### Bayesian MC dropout query strategies

Bayesian query strategies use Monte Carlo (MC) dropout to approximate uncertainty in deep learning models. This works by computing multiple forward passes through a neural network with the dropout layers activated. For this example we are going to use a subset of [_MNIST_](https://archive.ics.uci.edu/dataset/683/mnist+database+of+handwritten+digits) dataset, loaded from _sklearn_.

In [None]:
import numpy as np
import torch
from skorch import NeuralNetClassifier
from torch.utils.data import DataLoader
from torchvision import datasets, transforms

from activelearning.AL_cycle import plot_results, strategy_comparison
from activelearning.queries.bayesian.mc_bald import mc_bald
from activelearning.queries.bayesian.mc_max_entropy import mc_max_entropy
from activelearning.queries.bayesian.mc_max_meanstd import mc_max_meanstd
from activelearning.queries.bayesian.mc_max_varratios import mc_max_varratios
from activelearning.queries.representative.random_query import query_random
from activelearning.utils.skorch_nnet import reshapedVGG

torch.manual_seed(123)
np.random.seed(123)

In [None]:
preprocess = transforms.Compose(
    [
        transforms.Grayscale(num_output_channels=3),
        transforms.Resize(224),
        transforms.ToTensor(),
        transforms.Normalize(mean=[0.48235, 0.45882, 0.40784], std=[0.229, 0.224, 0.225]),
    ]
)

device = torch.device("cuda" if torch.cuda.is_available() else "cpu")
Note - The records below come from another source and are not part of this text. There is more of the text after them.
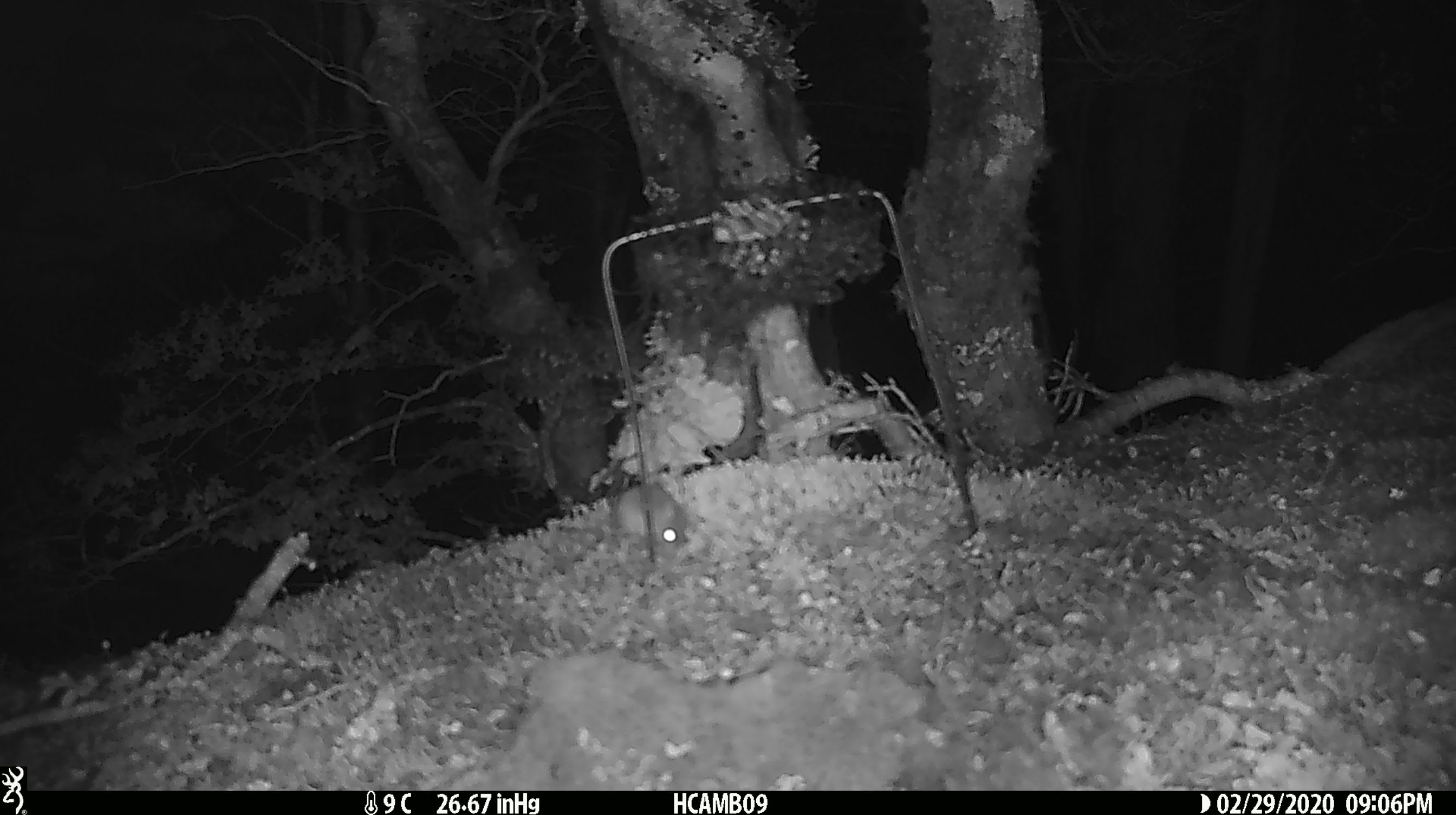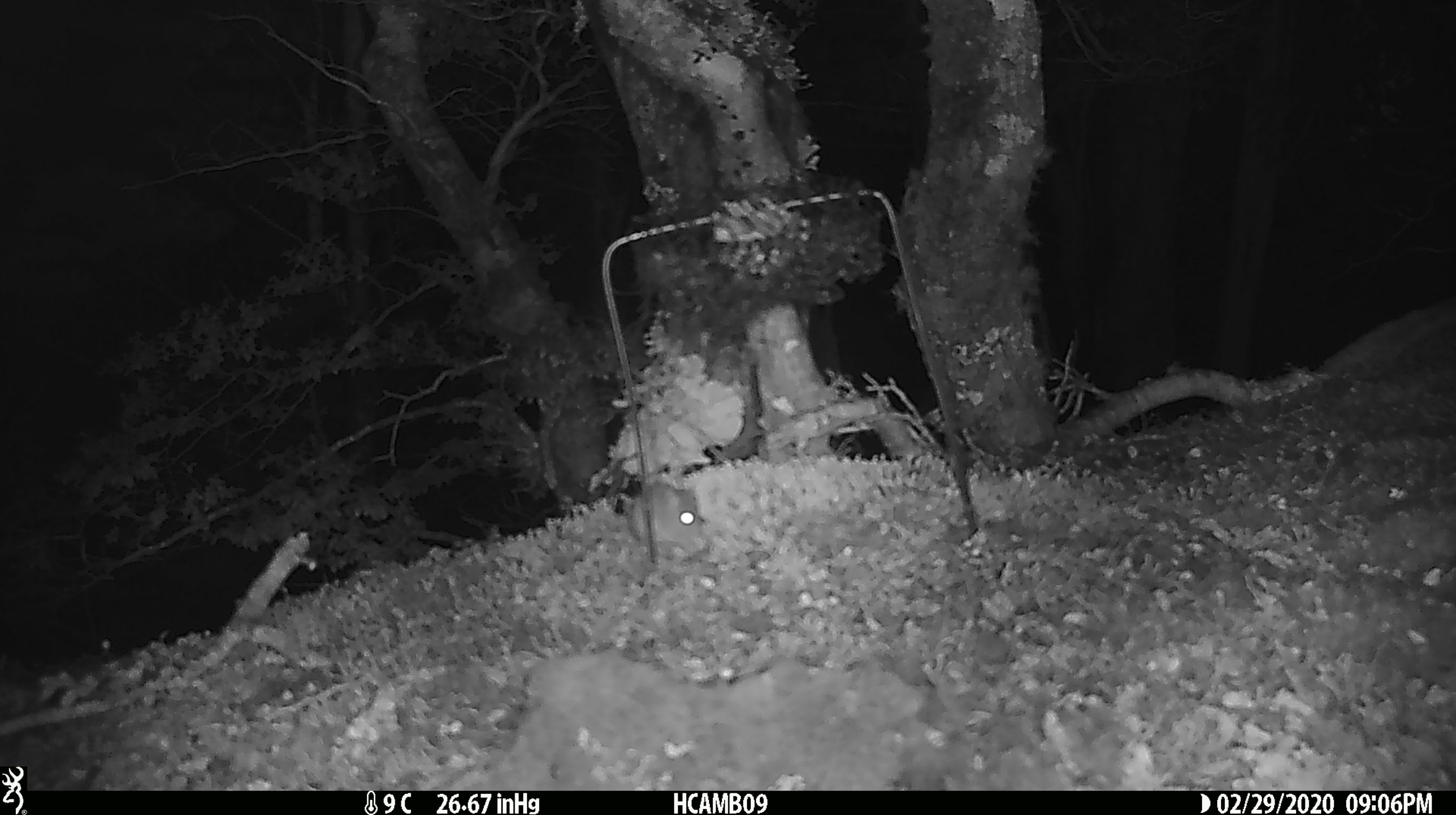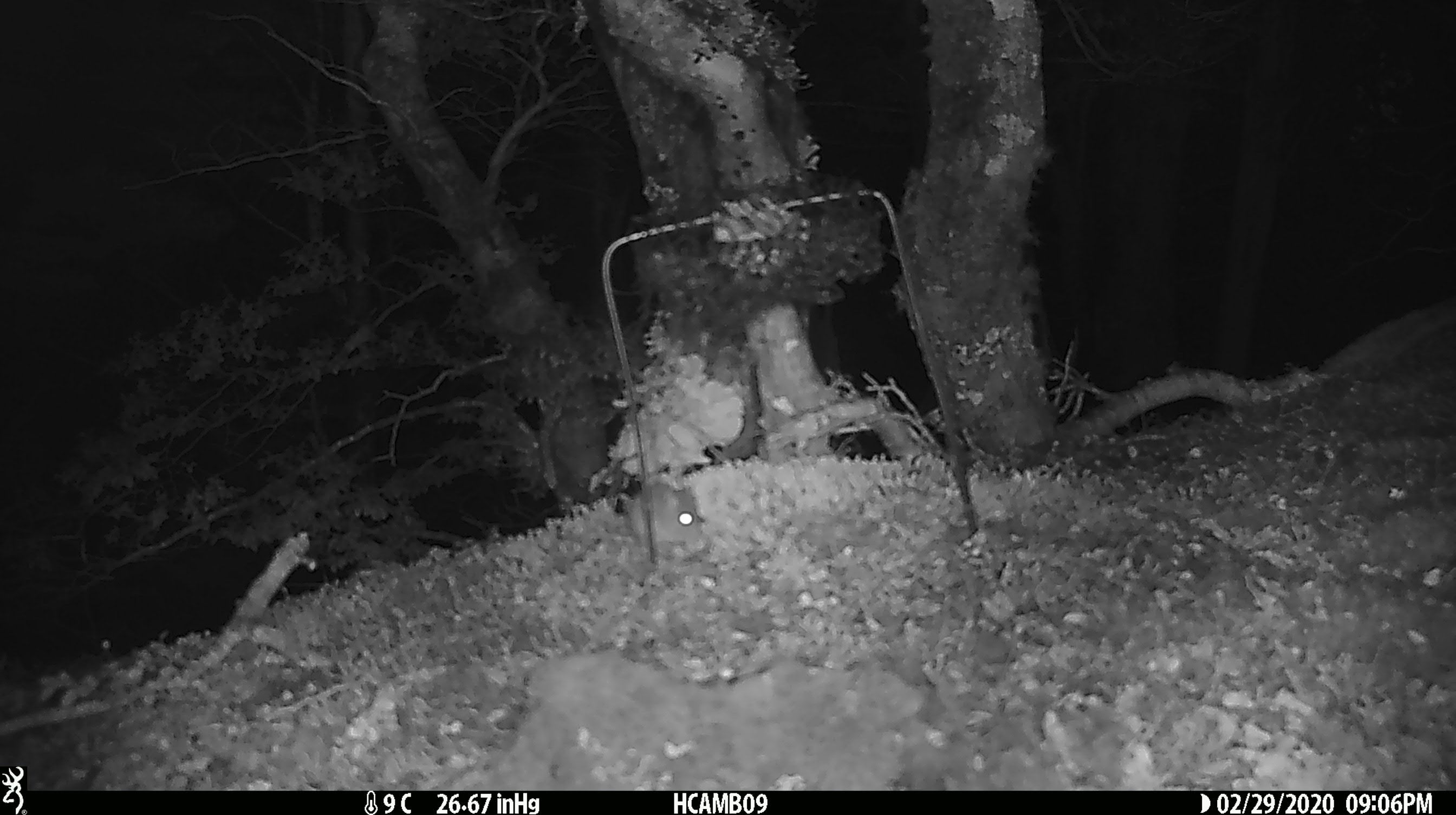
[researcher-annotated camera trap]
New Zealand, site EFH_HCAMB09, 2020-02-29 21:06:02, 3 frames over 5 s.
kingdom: Animalia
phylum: Chordata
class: Mammalia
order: Rodentia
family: Muridae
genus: Mus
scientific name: Mus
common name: mouse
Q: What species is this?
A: Mouse (Mus).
In this case we are going to run the images though a [VGG16](https://pytorch.org/vision/main/models/generated/torchvision.models.vgg16.html) neural network, as this architecture includes dropout layers. It already includes a feature extraction part, so we can pass images directly to the network.

In [None]:
mnist_data = datasets.MNIST("./data", download=True, transform=preprocess)
dataloader = DataLoader(mnist_data, shuffle=True, batch_size=1500)
X, y = next(iter(dataloader))

# read training data (subset of 1500 images from mnist)
X_train, X_test, y_train, y_test = X[:1000], X[1000:1500], y[:1000], y[1000:1500]
X_train = X_train.reshape(1000, -1)
X_test = X_test.reshape(500, -1)

# assemble initial data
n_initial = 100
initial_idx = np.random.choice(range(len(X_train)), size=n_initial, replace=False)
X_initial = X_train[initial_idx]
y_initial = y_train[initial_idx]


# generate the pool
# remove the initial data from the training dataset
X_pool = np.delete(X_train, initial_idx, axis=0)
y_pool = np.delete(y_train, initial_idx, axis=0)

We evaluate the performance of the VGG classifier that we are going to use on the complete training set. This will serve as reference metric for the active learning query strategies, as we want to reach the same accuracy but with less labeled data.

In [None]:
classifier = NeuralNetClassifier(
    reshapedVGG(num_classes=10),
    criterion=torch.nn.CrossEntropyLoss,
    optimizer=torch.optim.Adam,
    train_split=None,
    max_epochs=15,
    device=device,
)
classifier.fit(X_train, y_train)

goal_acc = classifier.score(X_test, y_test)
print(goal_acc)

To compare how different query strategies perform, we can use the *strategy_comparison* function and pass the strategies to be used. We can also pass more than one number of instances, to check whether a different batch size influences performance. *plot_results* can be used to immediatly plot the output from *strategy_comparison*, or a custom graph can be created from the scores data frame.

In [None]:
n_instances = [32]

scores = strategy_comparison(
    X_train=X_initial,
    y_train=y_initial,
    X_pool=X_pool,
    y_pool=y_pool,
    X_test=X_test,
    y_test=y_test,
    classifier="nnet_bo",
    query_strategies=[mc_bald, mc_max_entropy, mc_max_varratios, query_random, mc_max_meanstd],
    n_instances=[32],
    goal_acc=goal_acc,
    max_epochs=15,
)

In [None]:
plot_results(
    scores,  # output data frame from strategy_comparison
    n_instances=n_instances,
    tot_samples=X_train.shape[0],  # size of the original training set, for scale
    goal_acc=goal_acc,
    figsize=(7, 4),
)